Bill would draw $20 million from a fund set up to pay for a new state revenue building to stabilize the unem-ployment 
compen-sation fund.  by Walt Williams

refWrite:  The dilemmas of USA states that may go belly-up financially create scenarios like this one where state legislators in West Virginia are taking money earmarked for construction (and hence employment for construction workers) to redirect these funds to the Unemployment Compensation fund that has run dry.  No one can solve this mess in a logical fashion; you either put working works to work with pay, or you cancel them out and drive them (back onto) the Dole where they and others will receive the Unemployment Comp dollars, but for a shorter period of time when the UnempoyComp again will run dry, the building won't  be built, and workers won't be permitted to work at what needs to be done.  Obviously, something's got to give. -- EconoMix

Documentation digitally reproduced as evidence:

CHARLESTON -- State lawmakers are looking at shoring up the state’s dwindling unemployment compensation fund by tapping into a separate fund set up to pay for a new building on the Capitol grounds.
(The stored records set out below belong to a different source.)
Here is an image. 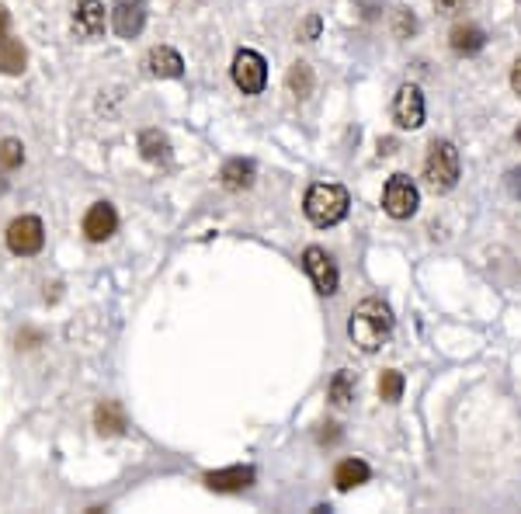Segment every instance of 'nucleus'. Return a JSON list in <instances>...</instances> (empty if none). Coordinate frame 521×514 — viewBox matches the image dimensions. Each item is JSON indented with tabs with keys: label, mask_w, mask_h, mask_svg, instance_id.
<instances>
[{
	"label": "nucleus",
	"mask_w": 521,
	"mask_h": 514,
	"mask_svg": "<svg viewBox=\"0 0 521 514\" xmlns=\"http://www.w3.org/2000/svg\"><path fill=\"white\" fill-rule=\"evenodd\" d=\"M393 122L400 129H421L424 126V94L417 84H403L393 98Z\"/></svg>",
	"instance_id": "8"
},
{
	"label": "nucleus",
	"mask_w": 521,
	"mask_h": 514,
	"mask_svg": "<svg viewBox=\"0 0 521 514\" xmlns=\"http://www.w3.org/2000/svg\"><path fill=\"white\" fill-rule=\"evenodd\" d=\"M139 153H143V160H150V164H167V160H171V143H167L164 132L146 129L143 136H139Z\"/></svg>",
	"instance_id": "18"
},
{
	"label": "nucleus",
	"mask_w": 521,
	"mask_h": 514,
	"mask_svg": "<svg viewBox=\"0 0 521 514\" xmlns=\"http://www.w3.org/2000/svg\"><path fill=\"white\" fill-rule=\"evenodd\" d=\"M94 424H98L101 435H122V431H126V414H122L119 403L105 400L98 407V414H94Z\"/></svg>",
	"instance_id": "19"
},
{
	"label": "nucleus",
	"mask_w": 521,
	"mask_h": 514,
	"mask_svg": "<svg viewBox=\"0 0 521 514\" xmlns=\"http://www.w3.org/2000/svg\"><path fill=\"white\" fill-rule=\"evenodd\" d=\"M289 87H292V94L296 98H310V91H313V70L306 63H296L289 70Z\"/></svg>",
	"instance_id": "21"
},
{
	"label": "nucleus",
	"mask_w": 521,
	"mask_h": 514,
	"mask_svg": "<svg viewBox=\"0 0 521 514\" xmlns=\"http://www.w3.org/2000/svg\"><path fill=\"white\" fill-rule=\"evenodd\" d=\"M459 150L449 143V139H442V143H431L428 157H424V178H428V185L435 188V192H452V188L459 185Z\"/></svg>",
	"instance_id": "3"
},
{
	"label": "nucleus",
	"mask_w": 521,
	"mask_h": 514,
	"mask_svg": "<svg viewBox=\"0 0 521 514\" xmlns=\"http://www.w3.org/2000/svg\"><path fill=\"white\" fill-rule=\"evenodd\" d=\"M119 230V212H115L112 202H94L84 216V237L91 244H105V240L115 237Z\"/></svg>",
	"instance_id": "9"
},
{
	"label": "nucleus",
	"mask_w": 521,
	"mask_h": 514,
	"mask_svg": "<svg viewBox=\"0 0 521 514\" xmlns=\"http://www.w3.org/2000/svg\"><path fill=\"white\" fill-rule=\"evenodd\" d=\"M254 469L251 466H230V469H216V473H205V487L216 490V494H240L254 483Z\"/></svg>",
	"instance_id": "12"
},
{
	"label": "nucleus",
	"mask_w": 521,
	"mask_h": 514,
	"mask_svg": "<svg viewBox=\"0 0 521 514\" xmlns=\"http://www.w3.org/2000/svg\"><path fill=\"white\" fill-rule=\"evenodd\" d=\"M469 4V0H435V7H438V11H459V7H466Z\"/></svg>",
	"instance_id": "25"
},
{
	"label": "nucleus",
	"mask_w": 521,
	"mask_h": 514,
	"mask_svg": "<svg viewBox=\"0 0 521 514\" xmlns=\"http://www.w3.org/2000/svg\"><path fill=\"white\" fill-rule=\"evenodd\" d=\"M11 35V18H7V11L0 7V39H7Z\"/></svg>",
	"instance_id": "26"
},
{
	"label": "nucleus",
	"mask_w": 521,
	"mask_h": 514,
	"mask_svg": "<svg viewBox=\"0 0 521 514\" xmlns=\"http://www.w3.org/2000/svg\"><path fill=\"white\" fill-rule=\"evenodd\" d=\"M230 73H233V84L244 94H261L264 84H268V63H264V56L254 53V49H240V53L233 56Z\"/></svg>",
	"instance_id": "6"
},
{
	"label": "nucleus",
	"mask_w": 521,
	"mask_h": 514,
	"mask_svg": "<svg viewBox=\"0 0 521 514\" xmlns=\"http://www.w3.org/2000/svg\"><path fill=\"white\" fill-rule=\"evenodd\" d=\"M46 247V226L39 216H18L7 226V251L18 257H35Z\"/></svg>",
	"instance_id": "4"
},
{
	"label": "nucleus",
	"mask_w": 521,
	"mask_h": 514,
	"mask_svg": "<svg viewBox=\"0 0 521 514\" xmlns=\"http://www.w3.org/2000/svg\"><path fill=\"white\" fill-rule=\"evenodd\" d=\"M511 87H515V94L521 98V60L515 63V70H511Z\"/></svg>",
	"instance_id": "27"
},
{
	"label": "nucleus",
	"mask_w": 521,
	"mask_h": 514,
	"mask_svg": "<svg viewBox=\"0 0 521 514\" xmlns=\"http://www.w3.org/2000/svg\"><path fill=\"white\" fill-rule=\"evenodd\" d=\"M146 25V0H115L112 28L119 39H136Z\"/></svg>",
	"instance_id": "10"
},
{
	"label": "nucleus",
	"mask_w": 521,
	"mask_h": 514,
	"mask_svg": "<svg viewBox=\"0 0 521 514\" xmlns=\"http://www.w3.org/2000/svg\"><path fill=\"white\" fill-rule=\"evenodd\" d=\"M421 205V195H417V185L407 178V174H393L383 188V209L386 216L393 219H410Z\"/></svg>",
	"instance_id": "5"
},
{
	"label": "nucleus",
	"mask_w": 521,
	"mask_h": 514,
	"mask_svg": "<svg viewBox=\"0 0 521 514\" xmlns=\"http://www.w3.org/2000/svg\"><path fill=\"white\" fill-rule=\"evenodd\" d=\"M73 32L87 42L105 35V4L101 0H77V7H73Z\"/></svg>",
	"instance_id": "11"
},
{
	"label": "nucleus",
	"mask_w": 521,
	"mask_h": 514,
	"mask_svg": "<svg viewBox=\"0 0 521 514\" xmlns=\"http://www.w3.org/2000/svg\"><path fill=\"white\" fill-rule=\"evenodd\" d=\"M254 174H258V167H254V160H230V164H223V171H219V181H223V188H230V192H244V188L254 185Z\"/></svg>",
	"instance_id": "15"
},
{
	"label": "nucleus",
	"mask_w": 521,
	"mask_h": 514,
	"mask_svg": "<svg viewBox=\"0 0 521 514\" xmlns=\"http://www.w3.org/2000/svg\"><path fill=\"white\" fill-rule=\"evenodd\" d=\"M515 139H518V143H521V126L515 129Z\"/></svg>",
	"instance_id": "29"
},
{
	"label": "nucleus",
	"mask_w": 521,
	"mask_h": 514,
	"mask_svg": "<svg viewBox=\"0 0 521 514\" xmlns=\"http://www.w3.org/2000/svg\"><path fill=\"white\" fill-rule=\"evenodd\" d=\"M449 46L456 49L459 56H476L487 46V32H483L480 25H456L449 35Z\"/></svg>",
	"instance_id": "16"
},
{
	"label": "nucleus",
	"mask_w": 521,
	"mask_h": 514,
	"mask_svg": "<svg viewBox=\"0 0 521 514\" xmlns=\"http://www.w3.org/2000/svg\"><path fill=\"white\" fill-rule=\"evenodd\" d=\"M25 63H28V53H25V46L14 39V35L0 39V70H4L7 77H18V73H25Z\"/></svg>",
	"instance_id": "17"
},
{
	"label": "nucleus",
	"mask_w": 521,
	"mask_h": 514,
	"mask_svg": "<svg viewBox=\"0 0 521 514\" xmlns=\"http://www.w3.org/2000/svg\"><path fill=\"white\" fill-rule=\"evenodd\" d=\"M508 192L515 198H521V167H515V171L508 174Z\"/></svg>",
	"instance_id": "24"
},
{
	"label": "nucleus",
	"mask_w": 521,
	"mask_h": 514,
	"mask_svg": "<svg viewBox=\"0 0 521 514\" xmlns=\"http://www.w3.org/2000/svg\"><path fill=\"white\" fill-rule=\"evenodd\" d=\"M21 164H25V146H21V139H4V143H0V167L14 171V167Z\"/></svg>",
	"instance_id": "22"
},
{
	"label": "nucleus",
	"mask_w": 521,
	"mask_h": 514,
	"mask_svg": "<svg viewBox=\"0 0 521 514\" xmlns=\"http://www.w3.org/2000/svg\"><path fill=\"white\" fill-rule=\"evenodd\" d=\"M303 268H306V275L313 278V285H317L320 296H334L337 285H341V275H337L334 257H330L324 247H306Z\"/></svg>",
	"instance_id": "7"
},
{
	"label": "nucleus",
	"mask_w": 521,
	"mask_h": 514,
	"mask_svg": "<svg viewBox=\"0 0 521 514\" xmlns=\"http://www.w3.org/2000/svg\"><path fill=\"white\" fill-rule=\"evenodd\" d=\"M317 32H320V21H317V18H310V21H306V42L317 39Z\"/></svg>",
	"instance_id": "28"
},
{
	"label": "nucleus",
	"mask_w": 521,
	"mask_h": 514,
	"mask_svg": "<svg viewBox=\"0 0 521 514\" xmlns=\"http://www.w3.org/2000/svg\"><path fill=\"white\" fill-rule=\"evenodd\" d=\"M369 476H372L369 462L344 459V462H337V469H334V487L341 490V494H348V490H355V487H362V483H369Z\"/></svg>",
	"instance_id": "14"
},
{
	"label": "nucleus",
	"mask_w": 521,
	"mask_h": 514,
	"mask_svg": "<svg viewBox=\"0 0 521 514\" xmlns=\"http://www.w3.org/2000/svg\"><path fill=\"white\" fill-rule=\"evenodd\" d=\"M327 396H330V403H337V407H348V403L355 400V376H351V372H337L327 386Z\"/></svg>",
	"instance_id": "20"
},
{
	"label": "nucleus",
	"mask_w": 521,
	"mask_h": 514,
	"mask_svg": "<svg viewBox=\"0 0 521 514\" xmlns=\"http://www.w3.org/2000/svg\"><path fill=\"white\" fill-rule=\"evenodd\" d=\"M146 73L150 77H160V80H178L181 73H185V60H181L178 53H174L171 46H157L146 53Z\"/></svg>",
	"instance_id": "13"
},
{
	"label": "nucleus",
	"mask_w": 521,
	"mask_h": 514,
	"mask_svg": "<svg viewBox=\"0 0 521 514\" xmlns=\"http://www.w3.org/2000/svg\"><path fill=\"white\" fill-rule=\"evenodd\" d=\"M379 396H383L386 403H396L403 396V376L396 369H390V372H383V376H379Z\"/></svg>",
	"instance_id": "23"
},
{
	"label": "nucleus",
	"mask_w": 521,
	"mask_h": 514,
	"mask_svg": "<svg viewBox=\"0 0 521 514\" xmlns=\"http://www.w3.org/2000/svg\"><path fill=\"white\" fill-rule=\"evenodd\" d=\"M303 209H306V219H310L313 226L327 230V226H337L344 216H348L351 195H348V188L330 185V181H320V185H313L310 192H306Z\"/></svg>",
	"instance_id": "2"
},
{
	"label": "nucleus",
	"mask_w": 521,
	"mask_h": 514,
	"mask_svg": "<svg viewBox=\"0 0 521 514\" xmlns=\"http://www.w3.org/2000/svg\"><path fill=\"white\" fill-rule=\"evenodd\" d=\"M348 337L355 348L369 351V355L379 351L393 337V310L383 299H362V303L351 310Z\"/></svg>",
	"instance_id": "1"
}]
</instances>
The House Finance Committee approved a bill Monday allowing the governor to take up to $20 million from a fund set up to pay for a new state revenue building and use it to prevent the unemployment fund from running dry.

Acting Gov. Earl Ray Tomblin has suggested a similar plan during his State of the State Address in January. However, he proposed taking the money out of the state’s rainy day fund, which is revenue set aside by the state to help cover budget holes in lean times.

State officials are worried the jobless fund could run out this year if the economy doesn’t improve. The state’s unemployment rate currently hovers above 10 percent.

Instead of using the rainy day fund, the committee amended the bill to take the money from $30 million in a fund set up to build a new revenue center on Capitol.

Plans for a new revenue center on the Capitol grounds have been scrapped. Instead, the West Virginia Lottery is moving into the City Center West office building in Charleston.

The money in the building fund comes from lottery revenue. It must be paid back to the original fund within 180 days without interest.

The legislation next goes to the House for a vote by all members.